# [WORKING DATA]
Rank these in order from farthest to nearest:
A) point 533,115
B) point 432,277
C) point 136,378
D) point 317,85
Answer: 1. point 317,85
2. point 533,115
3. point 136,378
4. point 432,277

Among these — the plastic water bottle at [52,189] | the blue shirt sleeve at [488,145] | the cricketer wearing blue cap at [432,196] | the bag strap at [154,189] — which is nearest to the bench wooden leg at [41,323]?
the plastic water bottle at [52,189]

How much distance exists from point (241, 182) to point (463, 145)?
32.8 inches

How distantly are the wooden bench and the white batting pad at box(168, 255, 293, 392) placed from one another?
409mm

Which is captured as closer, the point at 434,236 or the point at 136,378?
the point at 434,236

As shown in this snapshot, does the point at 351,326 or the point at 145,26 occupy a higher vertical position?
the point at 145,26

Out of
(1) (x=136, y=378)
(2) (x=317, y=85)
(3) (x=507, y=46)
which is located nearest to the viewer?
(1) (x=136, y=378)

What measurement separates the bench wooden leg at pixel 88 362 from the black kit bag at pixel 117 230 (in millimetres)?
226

# [TASK REQUIREMENTS]
What are the lines from the one with "Among these —" through the last line of the records above? Quote them exactly and add nothing.

# [EXERCISE RESULT]
Among these — the plastic water bottle at [52,189] | the blue shirt sleeve at [488,145] | the cricketer wearing blue cap at [432,196] | the bag strap at [154,189] — which is nearest to the bench wooden leg at [41,323]?
the plastic water bottle at [52,189]

How much distance exists from point (241, 182) to point (463, 145)?
32.8 inches

How distantly are the wooden bench and the white batting pad at box(168, 255, 293, 392) placed from one another?
409mm

Which is captured as closer, the point at 434,236 or the point at 136,378?
the point at 434,236

As shown in this snapshot, does the point at 351,326 or the point at 145,26 occupy a higher vertical position?
the point at 145,26

Out of
(1) (x=136, y=378)
(2) (x=317, y=85)
(3) (x=507, y=46)
which is located nearest to the viewer?
(1) (x=136, y=378)

What measurement separates the bench wooden leg at pixel 88 362 from the black kit bag at pixel 117 230 (in millimetres)?
226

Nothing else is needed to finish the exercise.